Our criminalistics program is designed for students who are interested in pursuing investigative work. This degree allows students to obtain a chemistry minor as part of their degree and graduates have been employed directly into crime labs or have continued on to graduate school.
The corrections program will allow students to pursue careers in prisons and also in community based corrections. Many of our graduates are now probation officers, parole officers, as well as jail and prison officers.
The public safety degree is unique in that it allows students to obtain several certifications. Graduates of this degree will have law enforcement, fire science and emergency medical training.
Another option for students in criminal justice is the loss control program. This program is intended for students interested in entering the private sector where they will manage security at large corporations and other agencies.
||Education Outside the Classroom
Forensic science and Criminal Justice faculty lead wrongful convictions panel discussion
Two LSSU faculty members recently participated with colleagues from Wayne State University and University of Michigan in a panel discussion on a wrongful conviction case that was presented at Wayne State, and five LSSU students were able to attend the program as part of their studies here.
A packed audience of students, alumni, interested citizens, and one released exoneree, heard "Anatomy of a Wrongful Conviction," the story of the wrongful conviction case of Karl Vinson, who is still imprisoned and awaiting a hearing for his release before the Wayne County Circuit Court. During the WSU presentation, a panel of scientists and lawyers involved in Vinson’s case presented evidence of a wrongful conviction for criminal sexual conduct in 1986.

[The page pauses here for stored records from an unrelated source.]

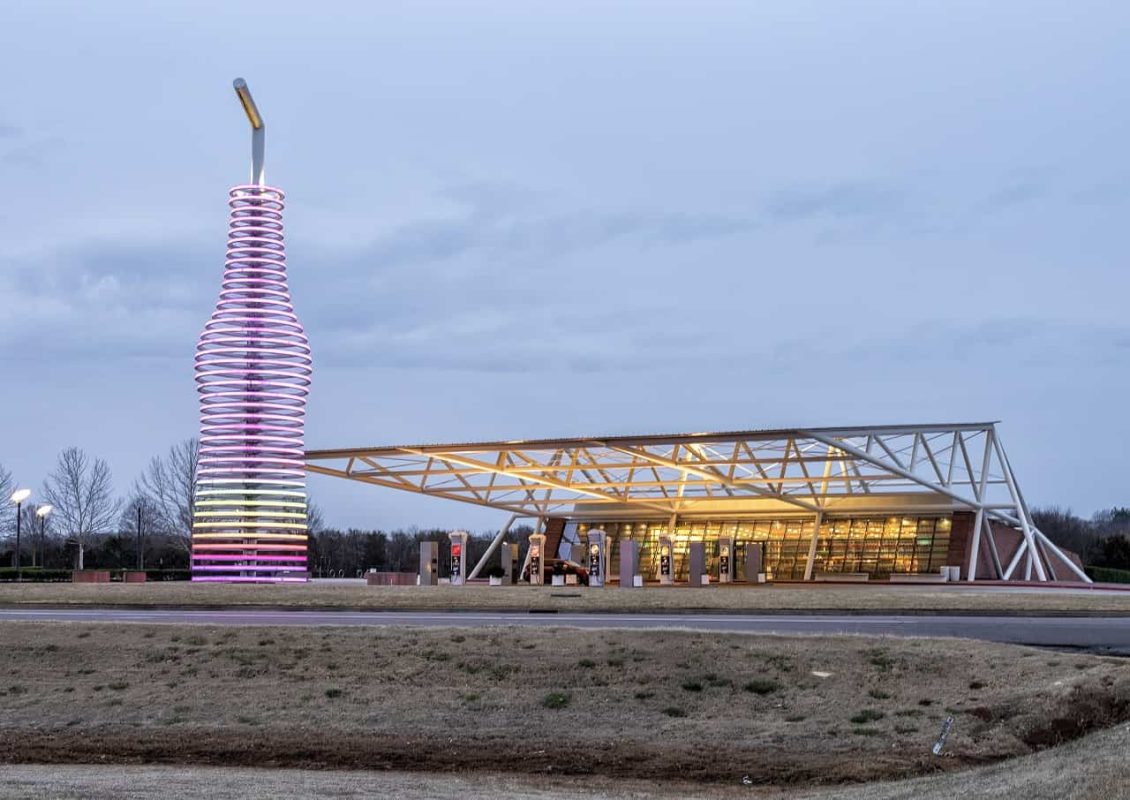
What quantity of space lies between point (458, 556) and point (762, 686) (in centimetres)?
4581

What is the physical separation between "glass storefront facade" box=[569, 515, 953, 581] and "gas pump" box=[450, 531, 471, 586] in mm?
14211

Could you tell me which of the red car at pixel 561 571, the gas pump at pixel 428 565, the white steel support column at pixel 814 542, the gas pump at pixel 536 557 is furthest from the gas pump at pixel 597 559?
the white steel support column at pixel 814 542

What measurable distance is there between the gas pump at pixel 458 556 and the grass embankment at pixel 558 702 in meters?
38.8

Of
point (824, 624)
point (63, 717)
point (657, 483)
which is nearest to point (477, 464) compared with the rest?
point (657, 483)

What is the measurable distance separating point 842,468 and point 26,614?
4583cm

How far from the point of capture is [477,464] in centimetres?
7288

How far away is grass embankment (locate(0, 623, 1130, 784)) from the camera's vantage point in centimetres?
1950

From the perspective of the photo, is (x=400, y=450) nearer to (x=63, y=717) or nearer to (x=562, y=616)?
(x=562, y=616)

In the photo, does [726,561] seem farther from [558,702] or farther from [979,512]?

The panel was organized by Aaron Westrick Ph.D., an LSSU professor of criminal justice, and Marvin Zalman, who is a member of the faculty in WSU's Criminal Justice Dept. Highlights of the program included presentations by seven criminal justice experts and scientists including Judy Westrick Ph.D., an LSSU professor of chemistry and Aaron Westrick's sister. She collected a saliva sample from Vinson in prison and performed preliminary testing through LSSU, then found the one certified laboratory that still performs the nearly obsolete body-fluid secretor test.
Repeated testing excluded Vinson as the depositor of a semen sample taken at the crime scene. The University of Michigan Innocence Clinic had additional tests conducted by out-of-state laboratories and conducted tests on more recent samples.
Also during the WSU program, attorneys described the facts of the case, how the case came to light, and its current legal status.
The Westricks, who are Michigan natives and WSU alumni, often work on investigative cases regarding justice procedures and forensics and bring their experiences into their teaching at LSSU. They have also worked with youths during LSSU forensic science summer camps. They will be presenting "The Sciences of Crime Scene Investigation" seminars soon at LSSU and WSU.